Revisada la actuación judicial criticada, en aras de confrontarla con la Carta Política, advierte la Sala que en ninguna agresión incurrió el Tribunal accionado al resolver la alzada, pues abordó el asunto que plantea la apoderada de la parte demandante en el proceso de pertenencia y aquí tutelante, y lo resolvió exponiendo las razones de la decisión; otra cosa es que la parte no comparta los argumentos expuestos por el juez colegiado, circunstancia que en sí misma no hace que la providencia sea violatoria de las garantías fundamentales de las partes, pues la misma no resulta arbitraria o caprichosa, ni está desprovista de sustento jurídico.
Por el contrario, se apoya en un adecuado análisis de la situación fáctica vertida dentro del proceso objeto de la acción constitucional, sustentada en los medios probatorios recaudados, pruebas que fueron controvertidas y que le permitieron al ad quem arribar a la decisión que aquí se cuestiona, lo que le impide al juez de tutela interferirla, pues de hacerlo, rebasaría la órbita de su competencia. Sin que haya lugar a más consideraciones, se confirmará el fallo impugnado.

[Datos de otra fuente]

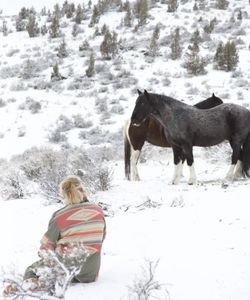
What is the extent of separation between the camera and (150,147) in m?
14.2

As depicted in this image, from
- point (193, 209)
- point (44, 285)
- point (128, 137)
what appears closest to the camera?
point (44, 285)

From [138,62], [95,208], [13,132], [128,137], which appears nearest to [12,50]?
[138,62]

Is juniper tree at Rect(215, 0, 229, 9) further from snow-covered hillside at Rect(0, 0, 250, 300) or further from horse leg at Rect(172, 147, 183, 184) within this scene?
horse leg at Rect(172, 147, 183, 184)

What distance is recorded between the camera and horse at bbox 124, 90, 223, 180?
33.3 feet

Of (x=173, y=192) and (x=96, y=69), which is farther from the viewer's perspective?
(x=96, y=69)

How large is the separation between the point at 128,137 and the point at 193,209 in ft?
13.1

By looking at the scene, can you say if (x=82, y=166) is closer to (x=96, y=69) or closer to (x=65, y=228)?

DECISIÓN En mérito de lo expuesto, la Corte Suprema de Justicia, Sala de Casación Laboral, administrando justicia en nombre de la República y por autoridad de la ley, RESUELVE:
PRIMERO: Confirmar el fallo impugnado.
SEGUNDO: Enterar de esta decisión a los interesados en la forma prevista en el artículo 30 del Decreto 2591 de 1991.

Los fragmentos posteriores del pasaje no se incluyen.